Cuenta la ciudad de Toledo con una amplia y reconocida propuesta de restaurantes con una carta donde ese gran invento que es el menú del día representa la estrella indiscutible de todos ellos. Un fulgor bien distinto al de otras constelaciones con nombre neumático. Bares de barrio generalmente alejados del trasiego turístico, con precios asequibles y fijos durante los siete días de la semana, donde es difícil encontrar un mal menú del día. Locales de tradición familiar en muchos casos en los que la comanda se describe con claridad, sin la grandilocuencia en su definición que tienen los cursis, y con hartura a la hora de llenar el plato. Un menú de consumo frecuente entre solitarios y otras tribus urbanas, del que también participo con asiduidad, que por unas cosas u otras acudimos cada día a degustar. Una rutina que nos permite elegir entre cuatro o cinco primeros y otros tantos segundos más bebida y postre, café aparte.
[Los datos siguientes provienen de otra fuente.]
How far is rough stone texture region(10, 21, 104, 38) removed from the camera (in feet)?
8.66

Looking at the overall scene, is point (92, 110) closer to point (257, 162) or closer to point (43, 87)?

Paella, bistec, macarrones, carcamusas, ensaladas, boquerones… (oído cocina), la gastronomía más asequible y cercana ofrecida por tantos bares y dada a conocer a través de una carta enganchada en la puerta. Una de las elecciones cotidianas en día laborable más común y democrática de este país y una de las páginas de la biblia gastronómica popular más consultada.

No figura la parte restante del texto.